Ханна Хенсен - страница 2



– Дух Курта, – еле слышно говорит Ханна.

– Что?

– Курт Кобейн.

– Может быть.

Ханна вытаскивает из пачки сигарету. Роняет ее на стойку. Сигарета в середине чем-то смочилась, может водой, может, чем покрепче. Щелчок зажигалки. Затяжка. Еле слышный треск табака и прочей дряни. Она выпускает дым в потолок. Хольгер наблюдает за ней с интересом. Снова затяжка – те же звуки, те же действия. Затяжка. Мокрая бумага горит с отчетливо слышимым шипением. Ханна криво улыбается. Она не смотрит сейчас на Хольгера. Она на мгновение забыла о нем и о том, что она на работе. Во внешнем мире играет музыка «Nirvana», в голове Ханны звучит ветер. Вчерашний ветер. Вчера было ветрено. И поток воздуха ударялся в окно и выл от боли.

Она не смогла бы объяснить, отчего в голове зародился голос ветра.

Докурив, Ханна бросила взгляд в зал. Никого. На часы – пора домой. На Хольгера – от него исходит какое-то тепло вперемешку с виски и потухшей безысходностью и его жалко прогонять.

– Пора закрываться?

– Да.

– Спасибо.

– За что?

– За приятное общество.

Он расплатился за виски и пошел к выходу.

– Smells Like Teen Spirit, – сказала зачем-то Ханна.

– Именно, – улыбнулся Хольгер.


Следующая встреча, потом еще одна – они уже болтали как старые знакомые, о музыке, кино, литературе. Ханна рассказывает о том, как чувствует музыку, он – как чувствует людей. Она показывает ему свои стихи, какие-то записи в прозе. Он находит их интересными и просит, чтобы она писала еще.

Эрика уезжает. Хольгер забирает Ханну к себе в домик в Кируну. По дороге она молчат, слушают музыку. Иногда Ханна подпевает иконам рока, за что получает еще и комплимент по поводу голоса. Спрашивает, почему она сама не поет в том клубе. Ханна пожимает плечами.

Ханна говорит, что ей легко с ним, потому что умеет не только говорить умные вещи, но и умно молчать. Молчание тоже музыка, музыка тишины и ее Ханна тоже любит. Как выяснилось и Хольгер тоже.


***


Машина мчится по ночным улицам. Пустые улицы прекрасны. Ханна улыбается.

– Лучше? А то ты грустила.

– Лучше, – отвечает Ханна. – И то, что я немного грустная это нормально.

– С одной стороны да, – соглашается Хольгер. – Но ты же понимаешь, что она все равно бы поехала.

Ханна кивнула:

– Смысл жизни.

Типичное начало разговора после отъезда Эрики.

– Буду присматривать за тобой.

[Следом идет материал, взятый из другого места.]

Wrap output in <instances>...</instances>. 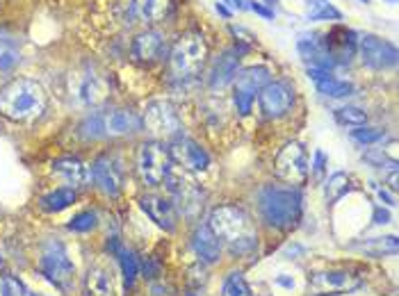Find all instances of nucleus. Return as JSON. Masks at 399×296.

Чтобы ты ничего не натворила до возвращения Эрики.

Ханна смеется.

– Согласна. Хотя, что я могу натворить?

– Да, что угодно. Уехать с едва знакомым человеком к черту на рога.

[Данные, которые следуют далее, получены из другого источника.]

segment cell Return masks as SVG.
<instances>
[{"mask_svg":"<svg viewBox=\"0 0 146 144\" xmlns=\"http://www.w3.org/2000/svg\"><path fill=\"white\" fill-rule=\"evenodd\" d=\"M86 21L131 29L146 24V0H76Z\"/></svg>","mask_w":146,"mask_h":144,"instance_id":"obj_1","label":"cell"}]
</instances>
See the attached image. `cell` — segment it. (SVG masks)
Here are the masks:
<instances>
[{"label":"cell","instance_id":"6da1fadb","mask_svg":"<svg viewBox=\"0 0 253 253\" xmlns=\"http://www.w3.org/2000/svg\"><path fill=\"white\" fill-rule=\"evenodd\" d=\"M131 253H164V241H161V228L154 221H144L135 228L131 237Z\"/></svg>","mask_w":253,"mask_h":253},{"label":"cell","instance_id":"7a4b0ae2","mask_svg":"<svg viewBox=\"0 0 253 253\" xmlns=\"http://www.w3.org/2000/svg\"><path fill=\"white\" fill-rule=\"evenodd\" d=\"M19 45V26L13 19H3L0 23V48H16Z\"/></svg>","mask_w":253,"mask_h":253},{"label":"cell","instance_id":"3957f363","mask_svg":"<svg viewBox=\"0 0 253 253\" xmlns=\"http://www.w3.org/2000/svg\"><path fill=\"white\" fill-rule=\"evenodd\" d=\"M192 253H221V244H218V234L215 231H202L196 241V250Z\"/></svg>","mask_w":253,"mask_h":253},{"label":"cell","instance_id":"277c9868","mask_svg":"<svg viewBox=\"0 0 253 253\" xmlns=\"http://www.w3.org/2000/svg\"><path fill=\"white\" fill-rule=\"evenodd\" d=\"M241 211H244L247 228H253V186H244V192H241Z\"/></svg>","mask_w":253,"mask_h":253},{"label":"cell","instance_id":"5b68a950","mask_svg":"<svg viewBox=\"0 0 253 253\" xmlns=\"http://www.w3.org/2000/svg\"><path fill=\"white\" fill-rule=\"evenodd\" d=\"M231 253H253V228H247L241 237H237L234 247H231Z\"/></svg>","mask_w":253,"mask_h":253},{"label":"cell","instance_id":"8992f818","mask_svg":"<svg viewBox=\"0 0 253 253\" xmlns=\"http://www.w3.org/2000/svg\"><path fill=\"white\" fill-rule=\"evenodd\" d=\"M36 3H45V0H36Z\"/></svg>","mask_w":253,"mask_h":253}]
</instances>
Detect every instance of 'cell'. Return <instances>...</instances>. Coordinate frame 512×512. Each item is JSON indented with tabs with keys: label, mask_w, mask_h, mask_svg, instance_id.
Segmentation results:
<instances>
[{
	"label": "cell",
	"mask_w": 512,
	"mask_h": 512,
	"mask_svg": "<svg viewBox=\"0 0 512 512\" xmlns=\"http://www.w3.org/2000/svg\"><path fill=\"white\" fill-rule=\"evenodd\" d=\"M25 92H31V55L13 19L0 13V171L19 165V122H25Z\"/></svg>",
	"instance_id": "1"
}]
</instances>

– Этим человеком был ты. Единственный человек, с которым я уехала к черту на рога, – улыбается Ханна, глядя в окно.

– Чувствую себя избранным.

– Может быть. Да, ты избранный и необычный. С тобой можно молчать, и при этом мы понимаем друг друга.

– Сколько мы знакомы?

– Два года, – говорит она, поворачиваясь к Хольгеру.

– Неужели? Мне иногда кажется, что я только вчера пришел в тот бар в первый раз.

– Что-то у нас пошла грустная тема. Еще немного и я заплачу.

– Не надо, а то я выпрыгну из машины.

Ханна смеется.


Ей легко с Хольгером. С ним спокойно, волнительно, иногда страшно на уровне подсознания. С ним можно молчать, читать стихи, слушать музыку, цитировать великих мертвых. С ним можно быть собой, не притворятся что что-то интересно, если это не так.

Хольгеру с Ханной не одиноко. Она наполняет его жизнь светом. Не ярким солнечным светом, а светом луны. Свет луны может быть теплее солнца. С Ханной свободно и интересно. Она умеет слушать и слышать. И принимает его дружбу, не требуя чего-то большего.